= 1966 Le Mans 6 Hour Race =

1966 Australian vehicular endurance race

The 1966 Le Mans 6 Hour Race was an endurance race for Sports Cars, Improved Production Touring Cars and Series Production Touring Cars. It was held at the Caversham Circuit in Western Australia on 6 June 1966 over a six-hour duration.

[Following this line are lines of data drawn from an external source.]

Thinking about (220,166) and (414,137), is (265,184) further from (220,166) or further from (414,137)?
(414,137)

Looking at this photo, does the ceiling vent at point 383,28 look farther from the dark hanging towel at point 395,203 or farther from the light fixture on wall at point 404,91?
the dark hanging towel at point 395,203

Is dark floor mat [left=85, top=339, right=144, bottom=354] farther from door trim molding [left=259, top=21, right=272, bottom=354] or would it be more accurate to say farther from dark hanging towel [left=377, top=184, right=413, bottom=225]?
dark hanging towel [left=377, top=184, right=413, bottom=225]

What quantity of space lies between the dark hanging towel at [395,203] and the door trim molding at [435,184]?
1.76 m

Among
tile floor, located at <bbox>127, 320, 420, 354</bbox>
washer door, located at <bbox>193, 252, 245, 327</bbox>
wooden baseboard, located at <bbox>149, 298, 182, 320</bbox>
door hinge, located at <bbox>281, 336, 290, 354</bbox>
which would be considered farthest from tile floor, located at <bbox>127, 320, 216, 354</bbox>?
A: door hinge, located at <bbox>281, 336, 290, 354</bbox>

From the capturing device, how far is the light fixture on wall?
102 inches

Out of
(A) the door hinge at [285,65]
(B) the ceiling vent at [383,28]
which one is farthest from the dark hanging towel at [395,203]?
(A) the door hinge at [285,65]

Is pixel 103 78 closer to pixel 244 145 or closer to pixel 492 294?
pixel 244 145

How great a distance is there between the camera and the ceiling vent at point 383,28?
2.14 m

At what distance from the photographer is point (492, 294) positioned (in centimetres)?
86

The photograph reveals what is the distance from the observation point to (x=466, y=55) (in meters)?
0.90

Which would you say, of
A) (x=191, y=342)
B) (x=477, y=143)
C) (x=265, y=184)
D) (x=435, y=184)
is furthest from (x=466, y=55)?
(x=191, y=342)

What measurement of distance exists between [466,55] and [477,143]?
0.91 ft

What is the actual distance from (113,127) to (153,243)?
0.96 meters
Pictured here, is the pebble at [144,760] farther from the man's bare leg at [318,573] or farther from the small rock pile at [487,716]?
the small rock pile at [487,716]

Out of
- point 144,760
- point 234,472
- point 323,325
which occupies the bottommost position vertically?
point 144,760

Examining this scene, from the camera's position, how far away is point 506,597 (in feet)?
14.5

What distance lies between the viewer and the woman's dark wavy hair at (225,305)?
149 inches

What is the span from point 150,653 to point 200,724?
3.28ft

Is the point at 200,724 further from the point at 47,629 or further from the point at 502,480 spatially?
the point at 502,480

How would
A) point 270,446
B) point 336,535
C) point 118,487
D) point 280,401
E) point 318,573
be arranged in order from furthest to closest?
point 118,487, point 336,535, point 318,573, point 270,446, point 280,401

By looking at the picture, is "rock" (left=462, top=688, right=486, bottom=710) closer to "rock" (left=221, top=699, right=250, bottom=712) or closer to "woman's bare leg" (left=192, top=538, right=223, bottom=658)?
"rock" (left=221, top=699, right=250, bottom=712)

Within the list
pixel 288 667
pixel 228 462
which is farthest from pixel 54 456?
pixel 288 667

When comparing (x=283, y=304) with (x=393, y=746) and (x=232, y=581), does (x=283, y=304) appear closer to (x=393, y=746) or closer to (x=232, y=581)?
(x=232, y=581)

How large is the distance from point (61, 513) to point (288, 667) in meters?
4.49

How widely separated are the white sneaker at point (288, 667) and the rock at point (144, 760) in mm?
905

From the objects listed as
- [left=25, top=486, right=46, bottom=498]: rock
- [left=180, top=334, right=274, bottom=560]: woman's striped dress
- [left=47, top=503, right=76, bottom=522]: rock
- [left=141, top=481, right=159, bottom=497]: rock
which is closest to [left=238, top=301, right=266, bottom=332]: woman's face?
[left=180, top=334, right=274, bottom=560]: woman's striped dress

The race, which was the twelfth Six Hour Le Mans race, was won by Ron Thorp driving an AC Cobra 289.

==Results==

| Position | Drivers | No. | Car | Class | Class pos. | Laps |
| 1 | Ron Thorp | 2 | AC Cobra 289 | Sports | 1 | 202 |
| 2 | Ted Lisle |  | Morris Cooper S | Improved | 1 | 196 |
| 3 | Stan Starcevich | 5 | Holden EH Special S4 | Improved | 2 | 194 |
| 4 | Gordon Stephenson, Neville Cooper |  | Alfa Romeo Giulia GT Veloce | Improved |  | 191 |
| ? | Dick Roberts |  | Chrysler Valiant |  |  |  |
| ? | Dave Thomas |  | Morris Mini | Series | 1 |  |
| 20 | Cumper | 50 | Peugeot 403 |  |  |  |
| ? | Taylor |  | Triumph TR4 |  |  |  |
| ? | David Rockford |  | Holden GT |  |  |  |
| ? | Owen Stringer |  | Ford Cortina Mk1 |  |  |  |
| ? | Bertina |  | Holden FJ "X2" | Sports |  |  |
| ? | Cuncliffe, Biltoft |  | Peugeot Sports | Sports |  |  |
| ? | Chapman, Sherrell |  | Triumph "TR3A" |  |  |  |
| ? | Muhling |  | Morris Mini |  |  |  |
| ? | Mould |  | Morris Mini |  |  |  |
| ? | Urquhart |  | Lotus Super Seven |  |  |  |
| ? | Rod Donovan | 30 | Holden 48/215 |  |  |  |
| DNF | Maslin, Williams |  | Renault |  |  |  |
| DNF | Roger Fielding |  | Triumph TR4 |  |  |  |
| DNF | Brockwell, Mitchell |  | Ford Anglia |  |  |  |
| DNF | O'Sullivan, Downey |  | Ford Cortina GT500 |  |  |  |
| DNF | Annear |  | Phoenix |  |  |  |
| DNF | Fry |  | Morris Cooper S |  |  |  |
| DNF | Scott |  | Peugeot |  |  |  |
| DNF | Andy Buchanan |  | Ferrari 250LM |  |  | 76 |
| DNF | Vince, Charnley |  | Elfin | Sports |  |  |
| DNF | Max McCracken, Smith |  | Lotus Elite | Sports |  |  |
| DNF | Malcolm Seaward |  | Triumph 2000 |  |  |  |
| DNF | J. Sinclair |  | Austin-Healey Sprite |  |  |  |

24 cars finished the race from a field of 44 starters.